— por Daniel Toledo —

Crítica a partir do espetáculo “A Missão em Fragmentos: 12 Cenas de Descolonização em Legítima Defesa”, do grupo Legítima Defesa (SP).

Além de terem servido como refúgios e pontos de resistência contra a escravidão que, por mais de três séculos, com amparo da lei, vigorou em território brasileiro, os muitos quilombos criados ao longo de toda nossa história colonial tinham e seguem tendo como importantes funções resgatar a cosmovisão africana, assim como os laços familiares frequentemente perdidos durante o processo de escravização da população negra. Pois parece ser um quilombo reinventado e extremamente contemporâneo o que vemos pela fresta das cortinas do teatro, enquanto nos acomodamos para assistir ao espetáculo A Missão em Fragmentos: 12 Cenas de Descolonização em Legítima Defesa, realizado pelo grupo Legítima Defesa.

Pela fresta da cortina, assistimos a um corpo coletivo que continuamente se move, sem sinais de exaustão, rumo a uma missão que, veremos mais adiante, também se constitui como causa essencialmente coletiva. Respiração consciente e pulso constante atestam a vida e a vitalidade dos corpos negros que vemos ali, os quais transitam com segurança e liberdade entre diferentes registros de atuação e presença, compondo, camada por camada, um espetáculo com ares de sarau que se propõe a visitar crítica e propositivamente a peça teatral A Missão, escrita em 1979 pelo dramaturgo alemão Heiner Müller.

Trazendo como contexto histórico a experiência colonial jamaicana, tanto a peça de Müller quanto a montagem do grupo Legítima Defesa rapidamente nos sugerem paralelos com a história brasileira, ao tratar de uma negritude que se constitui em condição de subalternidade, longe das fronteiras do continente africano e sob a tutela legal de impérios europeus. Seja no Brasil ou na Jamaica, ocupamos todos lugares de subalternidade dentro de um sistema-mundo colonial fundado no século XVI, justamente a partir da invasão da América pelos impérios da Península Ibérica.

É a partir de uma composição entre múltiplas linguagens artísticas, no entanto, que temos acesso à obra de Müller e às perspectivas do coletivo sobre essa mesma narrativa, ali entreposta a canções, coreografias, relatos documentais dos atores e citações de importantes e diversificados nomes da resistência negra ante o contexto colonial, tais quais o político guineense Amílcar Cabral, a intelectual e ativista estadunidense Angela Davis e a escritora brasileira Carolina Maria de Jesus.

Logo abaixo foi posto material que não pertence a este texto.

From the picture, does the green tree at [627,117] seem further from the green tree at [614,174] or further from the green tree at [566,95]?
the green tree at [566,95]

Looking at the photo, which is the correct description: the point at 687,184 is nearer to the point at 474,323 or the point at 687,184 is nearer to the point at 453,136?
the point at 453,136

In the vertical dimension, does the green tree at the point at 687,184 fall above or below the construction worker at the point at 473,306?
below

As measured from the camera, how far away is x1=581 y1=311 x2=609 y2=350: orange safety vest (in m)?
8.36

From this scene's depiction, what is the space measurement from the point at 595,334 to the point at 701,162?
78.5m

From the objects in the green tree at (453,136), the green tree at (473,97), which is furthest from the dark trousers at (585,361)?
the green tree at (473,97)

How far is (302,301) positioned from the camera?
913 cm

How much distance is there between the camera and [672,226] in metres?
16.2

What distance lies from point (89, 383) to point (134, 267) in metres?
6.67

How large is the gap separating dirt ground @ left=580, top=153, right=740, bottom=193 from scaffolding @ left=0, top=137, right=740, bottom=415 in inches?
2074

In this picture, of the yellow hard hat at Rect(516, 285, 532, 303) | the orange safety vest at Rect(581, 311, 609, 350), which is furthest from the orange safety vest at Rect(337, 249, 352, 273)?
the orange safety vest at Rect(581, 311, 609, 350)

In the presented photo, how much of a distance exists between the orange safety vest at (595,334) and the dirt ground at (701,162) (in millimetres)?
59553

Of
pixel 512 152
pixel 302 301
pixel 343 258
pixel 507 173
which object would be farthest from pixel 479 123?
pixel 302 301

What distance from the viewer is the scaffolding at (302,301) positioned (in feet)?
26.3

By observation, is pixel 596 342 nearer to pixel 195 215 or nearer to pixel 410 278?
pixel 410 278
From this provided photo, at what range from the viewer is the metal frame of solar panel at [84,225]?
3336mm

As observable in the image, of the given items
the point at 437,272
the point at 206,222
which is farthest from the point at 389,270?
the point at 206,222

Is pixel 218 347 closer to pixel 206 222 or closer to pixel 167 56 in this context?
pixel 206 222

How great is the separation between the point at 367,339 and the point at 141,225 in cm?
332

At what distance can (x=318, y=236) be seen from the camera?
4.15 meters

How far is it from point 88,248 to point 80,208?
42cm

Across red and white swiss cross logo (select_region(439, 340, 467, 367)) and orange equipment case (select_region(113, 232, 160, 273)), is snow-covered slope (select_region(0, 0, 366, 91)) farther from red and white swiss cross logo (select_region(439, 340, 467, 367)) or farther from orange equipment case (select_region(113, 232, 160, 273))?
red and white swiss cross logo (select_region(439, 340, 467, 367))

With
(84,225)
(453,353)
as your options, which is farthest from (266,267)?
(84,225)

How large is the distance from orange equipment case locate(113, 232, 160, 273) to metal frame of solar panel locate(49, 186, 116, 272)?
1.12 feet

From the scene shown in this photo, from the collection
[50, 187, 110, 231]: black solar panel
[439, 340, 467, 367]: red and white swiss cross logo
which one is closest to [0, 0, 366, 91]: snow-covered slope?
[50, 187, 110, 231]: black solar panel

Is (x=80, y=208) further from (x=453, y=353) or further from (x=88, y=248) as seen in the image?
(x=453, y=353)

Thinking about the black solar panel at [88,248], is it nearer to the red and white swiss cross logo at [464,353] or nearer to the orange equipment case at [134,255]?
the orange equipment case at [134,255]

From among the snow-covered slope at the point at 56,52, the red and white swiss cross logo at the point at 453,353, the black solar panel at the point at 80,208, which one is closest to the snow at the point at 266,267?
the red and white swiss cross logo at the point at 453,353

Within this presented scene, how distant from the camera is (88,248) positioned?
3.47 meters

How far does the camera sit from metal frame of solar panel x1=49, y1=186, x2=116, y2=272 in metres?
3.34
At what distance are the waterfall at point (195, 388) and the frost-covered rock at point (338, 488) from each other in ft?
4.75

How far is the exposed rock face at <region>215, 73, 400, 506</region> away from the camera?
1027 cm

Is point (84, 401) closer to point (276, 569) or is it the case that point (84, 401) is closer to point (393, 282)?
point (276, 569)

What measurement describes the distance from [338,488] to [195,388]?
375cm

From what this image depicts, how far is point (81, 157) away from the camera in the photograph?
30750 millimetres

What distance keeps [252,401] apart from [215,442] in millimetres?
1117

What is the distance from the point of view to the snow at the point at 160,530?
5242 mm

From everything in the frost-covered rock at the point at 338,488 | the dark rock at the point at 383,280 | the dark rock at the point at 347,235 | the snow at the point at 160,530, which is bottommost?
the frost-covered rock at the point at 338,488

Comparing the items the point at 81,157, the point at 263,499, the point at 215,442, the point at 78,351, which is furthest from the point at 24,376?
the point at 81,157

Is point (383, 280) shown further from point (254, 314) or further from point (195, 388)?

Diante de um jogo cênico de regras bem marcadas, no qual diferentes atores e atrizes se alternam na interpretação dos três personagens que conduzem a trama, vemos reforçada a dimensão coletiva das vozes que testemunhamos em cena. No melhor estilo microfone aberto, diferentes vozes ocupam o palco. Se o rap muitas vezes dá forma à narrativa e às vozes que a integram, também há espaço para outras expressividades musicais e visuais da cultura negra, deixando evidente que a condição de subalternidade e permanente necessidade de resistência muitas vezes, ainda que contraditoriamente, serviu – e ainda serve – como estímulo ao desenvolvimento de culturas híbridas, complexas e, pelos mais diversos caminhos, conectadas à própria ancestralidade e à noção de coletividade.

Enquanto acompanhamos os desdobramentos da possível revolução jamaicana, somos convidados também a rever outras revoluções. Ao apresentar-nos o “Teatro da Revolução Branca”, a montagem chama atenção aos limites da Revolução Francesa e de outras tantas que, sobretudo ao longo da história moderna, jamais alteraram substancialmente a ordem colonial que organiza boa parte do mundo em que vivemos. Conforme atesta a literatura decolonial e a própria realidade social que experimentamos no Brasil, não existe uma humanidade moderna sem uma sub-humanidade moderna.

Aos poucos percebemos, no entanto, que, ao contrário do que se poderia pensar, uma efetiva revolução não pode se dar pelo consumo, pela ascensão social ou mera inserção em um sistema colonial pré-definido, mas, certamente, na reinvenção desse sistema. Percebemos que a revolução pode se dar pelo acesso ao conhecimento, à ancestralidade, à capacidade crítica e à construção de novas narrativas. Pode se dar, quem sabe, pela capacidade de se “aquilombar”, de se organizar como força coletiva, criativa e propositiva de resistência e re-existência. Parece ser a partir do quilombo e de sua racionalidade, então, que talvez possamos alcançar, efetivamente, os prometidos ideais de liberdade, igualdade e fraternidade.

Enquanto o patrimonialismo exacerbado da sociedade brasileira parece impedir que tais valores se concretizem para além das fronteiras dos quilombos, a lógica interna desses espaços, hoje desdobrados em outros, parece ser diferente. Apesar de a ancestralidade africana predominar na maioria dos quilombos, alguns estudos genéticos têm revelado haver ali também elementos de origem europeia e indígena, mostrando a histórica capacidade de integração e solidariedade do povo negro.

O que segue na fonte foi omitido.